Okay, anyway, the way it works is this. You create "regions" on the tablet that are associated with macros. Touch the region with the pen, the
macro executes. So you do up your
magic sheet in
CAD, print it out,
lay it on the tablet, then go into the Designer's Worksheet Editing display and do your regions. You define a region, then enter the
macro.
This can be tedious, but you save a lot of time by having macros predefined. I always know that I'm going to have
macro 101 for "Chan. 1",
macro 102 for "Chan. 2",
etc... so I already have those entered as part of my new show default memory. This allows me to select "Region 101", use the pen on the tablet to
mark it out, then just hit "Enter
Macro" instead of keying in the
channel stuff, which allows me to knock through all the single
channel points really fast.
What works great, though, is that you can create macros that select groups of channels. So, once I'm done doing single channels I'll define regions that do that. So, for example, on my
magic sheet I'll have an area for side lights; all the single channels will be aranged in a
grid, warms on top, cools below; then there will be a title, "Warm Sides" above the warms and I'll make a region on those words that will run a
macro that selects all of the warm side channels, and above all the sides, the word "Sides", and on that a region that will select all the warm and cool side channels.

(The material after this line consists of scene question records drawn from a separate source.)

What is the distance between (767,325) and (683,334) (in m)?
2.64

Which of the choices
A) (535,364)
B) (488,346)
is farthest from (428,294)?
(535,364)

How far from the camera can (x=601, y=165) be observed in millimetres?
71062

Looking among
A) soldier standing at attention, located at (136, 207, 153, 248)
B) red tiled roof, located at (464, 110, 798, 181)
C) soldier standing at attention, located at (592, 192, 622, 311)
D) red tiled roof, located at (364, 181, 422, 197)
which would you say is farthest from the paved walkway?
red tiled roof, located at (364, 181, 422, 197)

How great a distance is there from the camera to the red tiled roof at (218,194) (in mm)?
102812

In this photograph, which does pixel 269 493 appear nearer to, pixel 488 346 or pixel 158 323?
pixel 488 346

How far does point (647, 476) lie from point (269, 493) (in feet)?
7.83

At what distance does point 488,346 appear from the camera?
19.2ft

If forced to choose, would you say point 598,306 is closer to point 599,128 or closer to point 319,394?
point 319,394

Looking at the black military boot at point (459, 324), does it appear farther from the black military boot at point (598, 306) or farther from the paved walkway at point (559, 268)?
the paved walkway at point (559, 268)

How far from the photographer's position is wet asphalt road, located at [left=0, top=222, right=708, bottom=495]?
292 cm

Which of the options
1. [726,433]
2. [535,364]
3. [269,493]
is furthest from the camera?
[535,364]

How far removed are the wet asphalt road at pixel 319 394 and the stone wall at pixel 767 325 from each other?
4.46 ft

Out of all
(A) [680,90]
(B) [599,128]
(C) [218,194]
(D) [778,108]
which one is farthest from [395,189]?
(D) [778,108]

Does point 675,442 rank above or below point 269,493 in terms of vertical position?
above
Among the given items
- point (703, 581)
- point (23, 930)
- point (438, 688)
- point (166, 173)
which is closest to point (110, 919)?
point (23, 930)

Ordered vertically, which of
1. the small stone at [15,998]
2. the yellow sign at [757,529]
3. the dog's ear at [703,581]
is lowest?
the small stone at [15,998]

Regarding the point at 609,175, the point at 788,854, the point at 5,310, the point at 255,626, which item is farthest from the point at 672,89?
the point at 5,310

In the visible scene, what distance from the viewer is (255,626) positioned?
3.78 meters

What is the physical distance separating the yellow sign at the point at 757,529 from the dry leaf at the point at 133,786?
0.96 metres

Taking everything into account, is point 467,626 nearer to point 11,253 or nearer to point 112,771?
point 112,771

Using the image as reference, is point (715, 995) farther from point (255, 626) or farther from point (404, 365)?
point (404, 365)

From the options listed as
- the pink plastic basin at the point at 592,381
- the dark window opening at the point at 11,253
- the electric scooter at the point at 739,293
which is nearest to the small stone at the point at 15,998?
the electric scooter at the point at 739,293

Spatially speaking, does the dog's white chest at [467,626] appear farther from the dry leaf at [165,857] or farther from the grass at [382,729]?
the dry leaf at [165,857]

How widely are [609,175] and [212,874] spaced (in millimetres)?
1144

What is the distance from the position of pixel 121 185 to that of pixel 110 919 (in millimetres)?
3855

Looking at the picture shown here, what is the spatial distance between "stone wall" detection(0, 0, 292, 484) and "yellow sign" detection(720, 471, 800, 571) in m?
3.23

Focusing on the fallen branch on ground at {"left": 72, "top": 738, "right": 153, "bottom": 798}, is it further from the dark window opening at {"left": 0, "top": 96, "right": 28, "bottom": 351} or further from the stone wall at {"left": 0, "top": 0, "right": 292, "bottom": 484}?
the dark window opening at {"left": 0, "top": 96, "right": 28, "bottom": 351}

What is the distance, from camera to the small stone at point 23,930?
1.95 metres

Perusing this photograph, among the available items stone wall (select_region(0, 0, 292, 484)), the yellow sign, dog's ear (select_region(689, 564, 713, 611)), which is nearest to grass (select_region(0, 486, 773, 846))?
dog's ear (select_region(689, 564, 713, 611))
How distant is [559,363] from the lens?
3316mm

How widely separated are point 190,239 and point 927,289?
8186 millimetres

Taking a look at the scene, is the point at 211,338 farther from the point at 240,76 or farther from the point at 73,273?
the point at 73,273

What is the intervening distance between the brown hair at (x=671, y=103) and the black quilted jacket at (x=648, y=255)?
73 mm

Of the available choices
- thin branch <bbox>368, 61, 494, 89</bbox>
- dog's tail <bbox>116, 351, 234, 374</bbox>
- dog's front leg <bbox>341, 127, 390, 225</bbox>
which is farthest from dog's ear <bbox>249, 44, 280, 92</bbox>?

Laying out acting areas on the
magic sheet, I'll put an X where the area is, and then put the
channel numbers hitting the area around the X, then make the X a region that selects all of the lights for the area. I create regions that select all of the areas lights for the whole
stage from each direction, all of the area lights for a given
platform, all of the area lights period,
etc....
I also have small squares that are always across the bottom of the sheet that are set as "@10", "@20", up to "@FL". So, for example, with two pen taps I can grab all of my cool sidelights and put them at 60%. With two pen taps I can bring all the lights on the DSR
platform to 80%. Two more pen taps, the one light that spills over onto the housefloor is at 50%.
Etc....
Using the tablet makes moving my iCues around lightning fast. I have marks that grab each iCue's lamp
channel, and marks that grab each iCue as a "
Fixture"; and then also marks that grab only the ones from the front, or all of them. I have another
mark that runs a
macro that says "Only Postion @
Focus Point". I have another that says "Only Postion Enter Record
Focus Point", and another that says "
Return Solo" so that I can record a
focus point in three or four pen taps. If I'm using focus points extensively I'll make a map on the tablet for focus points, and make regions for the focus points where the
macro runs "Only Position @ FocusPoint # Enter". So, in two pen taps I can grab any or all iCues and move them to any
focus point.
So, anything you can do with macros you can do with a pen tap. Way cool.
This sounds tedious to set up, but it's actually not. Creating the
magic sheet in
CAD is time consuming, yes, but I'd be doing that anyway, I just have learned to do it a certain way to make it tablet friendly. Defining the regions and macros generally takes me about 15 minutes.
Actually, I don't know why anybody wouldn't use a tablet interface. It's incredibly intuitive and fast.